Is $f(x)=x\sin(\frac{1}{x})$ with $f(0)=0$ of bounded variation on $[0,1]$?

Question

I can't figure out whether $f(x)=x\sin(1/x)$ with $f(0)=0$ is of bounded variation on $[0,1]$ or not.

But I think it is not. Can someone suggest a partition to prove it is not of bounded variation is so?
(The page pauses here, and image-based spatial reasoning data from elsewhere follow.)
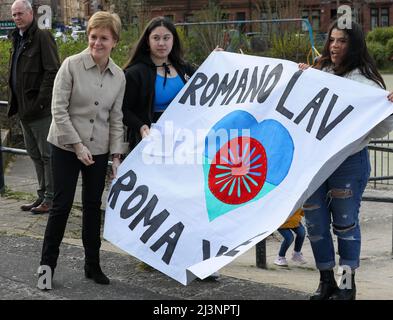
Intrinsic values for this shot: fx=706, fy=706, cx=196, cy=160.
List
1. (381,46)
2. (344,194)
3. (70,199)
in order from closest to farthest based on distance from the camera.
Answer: (344,194) < (70,199) < (381,46)

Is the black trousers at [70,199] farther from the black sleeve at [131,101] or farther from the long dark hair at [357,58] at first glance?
the long dark hair at [357,58]

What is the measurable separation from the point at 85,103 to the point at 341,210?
5.22 ft

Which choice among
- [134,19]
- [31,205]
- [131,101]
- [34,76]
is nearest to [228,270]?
[131,101]

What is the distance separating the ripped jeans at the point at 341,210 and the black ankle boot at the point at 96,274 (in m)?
1.29

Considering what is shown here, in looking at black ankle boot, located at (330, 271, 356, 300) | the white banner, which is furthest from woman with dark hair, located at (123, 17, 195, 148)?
black ankle boot, located at (330, 271, 356, 300)

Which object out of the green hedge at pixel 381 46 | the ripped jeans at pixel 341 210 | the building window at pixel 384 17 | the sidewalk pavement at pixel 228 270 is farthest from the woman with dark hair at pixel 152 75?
the building window at pixel 384 17

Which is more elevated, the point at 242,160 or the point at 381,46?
the point at 381,46

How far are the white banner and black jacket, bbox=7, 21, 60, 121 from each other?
2009 mm

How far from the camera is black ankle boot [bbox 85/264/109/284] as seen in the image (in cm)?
435

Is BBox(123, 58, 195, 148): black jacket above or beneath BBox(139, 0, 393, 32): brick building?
beneath

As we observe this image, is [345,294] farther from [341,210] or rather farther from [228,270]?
[228,270]

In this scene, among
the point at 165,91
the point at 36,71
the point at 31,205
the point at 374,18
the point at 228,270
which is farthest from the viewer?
the point at 374,18

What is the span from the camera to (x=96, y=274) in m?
4.38

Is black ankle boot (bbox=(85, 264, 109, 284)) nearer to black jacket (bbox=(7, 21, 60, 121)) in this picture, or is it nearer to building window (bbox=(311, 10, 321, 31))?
black jacket (bbox=(7, 21, 60, 121))
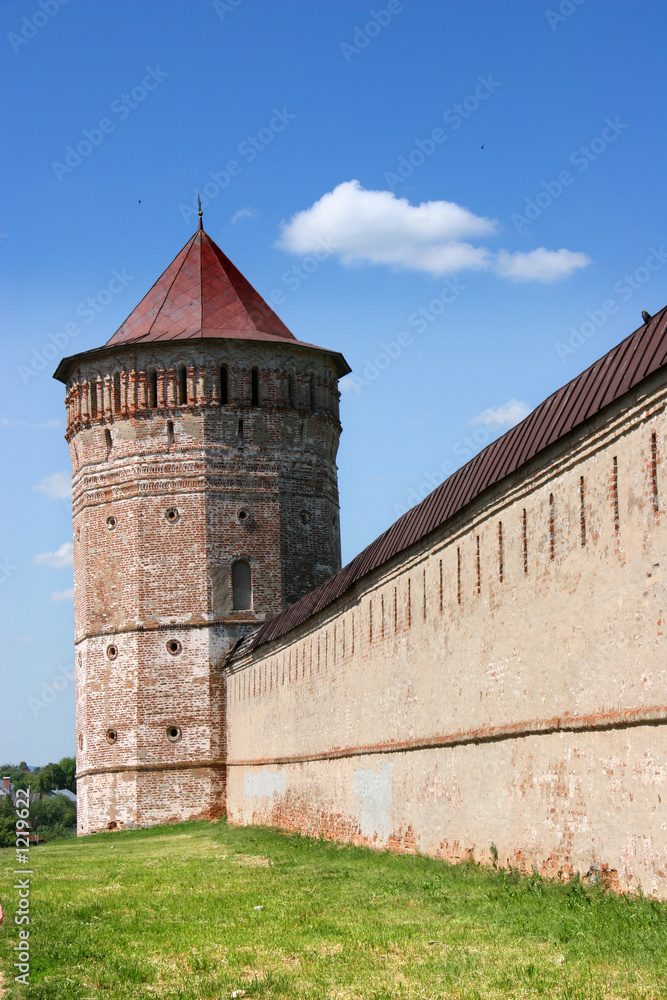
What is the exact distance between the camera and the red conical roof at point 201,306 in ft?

Thanks

Answer 1

Consider the partition defined by $\{x_n\}=\{\frac{1}{n\pi+\pi/2}\}$,

$$ \sin (1/x_n)=\left\{\begin{array} \{1 \qquad n \text{ is even}\\-1 \qquad n \text{ is odd}\>\end{array}\right.\qquad\text{for }n\geq 0$$ Hence $$ f(x_n)=x_n\sin(1/x_n)=\left\{\begin{array} \{x_n \qquad n \text{ is even}\\-x_n \qquad n \text{ is odd}\>\end{array}\right.\qquad\text{for }n\geq 0$$ Therefore $$\sum_{n=1}^m|f(x_n)-f(x_{n-1})|=\sum_{n=1}^m|(-1)^n(x_n+x_{n-1})|= \sum_{n=1}^m(x_n+x_{n-1})\\=x_m+x_0+2\sum_{n=1}^{m-1}x_n\\\geq \sum_{n=1}^{m-1} x_n=\sum_{n=1}^{m-1} \frac{1}{n\pi+\pi/2}.$$ We see that $$\sum_{n=1}^{m-1} \frac{1}{n\pi+\pi/2}\to \infty \qquad \text{ as }\qquad m\to \infty.$$ Since $V_0^1(f)$ is not bounded in this partition, $V_0^1(f)$ is not bounded variation function.
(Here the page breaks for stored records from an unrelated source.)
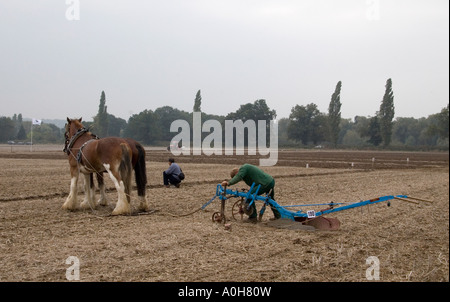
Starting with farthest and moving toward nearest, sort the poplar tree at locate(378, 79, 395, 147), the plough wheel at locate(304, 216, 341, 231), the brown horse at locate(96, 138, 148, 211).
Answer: the poplar tree at locate(378, 79, 395, 147), the brown horse at locate(96, 138, 148, 211), the plough wheel at locate(304, 216, 341, 231)

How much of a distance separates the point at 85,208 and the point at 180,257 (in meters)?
5.50

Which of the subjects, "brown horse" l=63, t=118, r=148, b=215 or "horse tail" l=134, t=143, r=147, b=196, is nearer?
"brown horse" l=63, t=118, r=148, b=215

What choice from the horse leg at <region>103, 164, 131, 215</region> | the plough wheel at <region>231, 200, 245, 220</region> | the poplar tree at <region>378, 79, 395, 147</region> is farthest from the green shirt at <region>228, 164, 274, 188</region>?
the poplar tree at <region>378, 79, 395, 147</region>

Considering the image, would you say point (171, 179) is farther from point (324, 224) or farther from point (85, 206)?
point (324, 224)

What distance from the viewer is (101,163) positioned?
11.1m

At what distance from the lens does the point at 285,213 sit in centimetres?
938

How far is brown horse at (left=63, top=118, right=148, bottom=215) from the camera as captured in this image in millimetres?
10703

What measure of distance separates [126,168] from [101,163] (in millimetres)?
697

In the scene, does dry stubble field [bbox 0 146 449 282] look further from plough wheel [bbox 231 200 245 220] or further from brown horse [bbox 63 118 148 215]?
brown horse [bbox 63 118 148 215]

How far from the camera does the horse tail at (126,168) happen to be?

In general, the function $$ f(x)=x^a\sin(1/x^b), \qquad x\in[0,1] $$ is not bounded variation for $0<a\leq b$.

Answer 2

Sure. Try $x_n=\frac1{n\pi+\pi/2}$ for every $n\geqslant0$.

Answer 3

Take the uniform partition with length of the subinterval $2/(n\pi)$ then find the variation where your sum will be in the form of harmonic sequence, which is divergent; that's why it is not of bounded variation.